Steven Gaojia, the co-ordinator of the government's response to the outbreak, told reporters the payments of up to 500,000 leones ($118, 102 euros) a week on top of regular salaries would finish by the end of March.

The move comes with Sierra Leone, one of three west African countries at the epicentre of the epidemic, seeing a decrease in new cases across most of its territory.

Officials registered 117 last week against 184 the week before, according to the World Health Organization's latest situation update.

"We have developed an exit strategy in the fight against Ebola. If there are still cases beyond that, we will re-contract people. Now the hazard payment has become a dependency issue, making too many depend on it," said Ngauja.

Sierra Leone estimates that 26,000 healthcare workers -- either state employees or volunteers -- are involved in its fight against Ebola, while 221 have died after catching the deadly virus.

"The incidence of health worker infections has fallen in Liberia and Sierra Leone, but rose in Guinea throughout December," the WHO said on Wednesday.

The risk payments have represented a lucrative sideline for the workers in Sierra Leone, one of the world's poorest countries where the vast majority earn less than a dollar a day, according to the World Bank.

But the withdrawal of the incentive has not generally been greeted negatively since it was always viewed as a temporary measure and many healthworkers see it as a symbol that the worst of the epidemic is over.

David Koroma, who works with an Ebola burial team in the capital Freetown, said however he expected to be out-of-pocket when the crisis ended.

"It will be a disappointment for me when the job folds up.

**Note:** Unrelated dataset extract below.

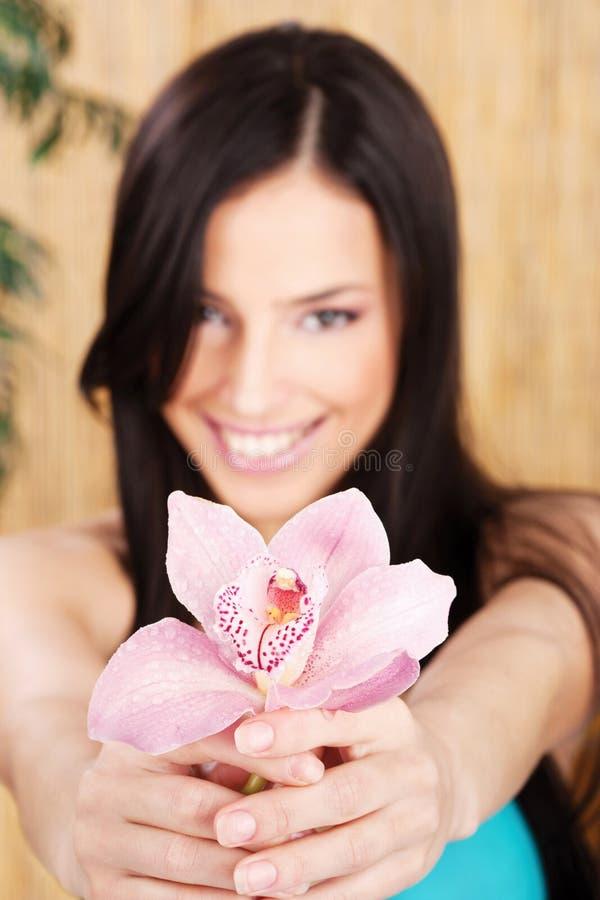 Orchidée rose de fixation heureuse de femme photo libre de droits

It will mean going back to search for any job, as I have been unemployed for four years now after leaving school," he told AFP.

A nurse at a Freetown treatment centre said she and her colleagues were not surprised by the allowance being stopped.

"I shall miss that as it has covered some day-to-day expenses," she told AFP.

"However, the news that new cases are scaling down makes me happy and when the disease is eventually eradicated, it will bring all of us back to normal life."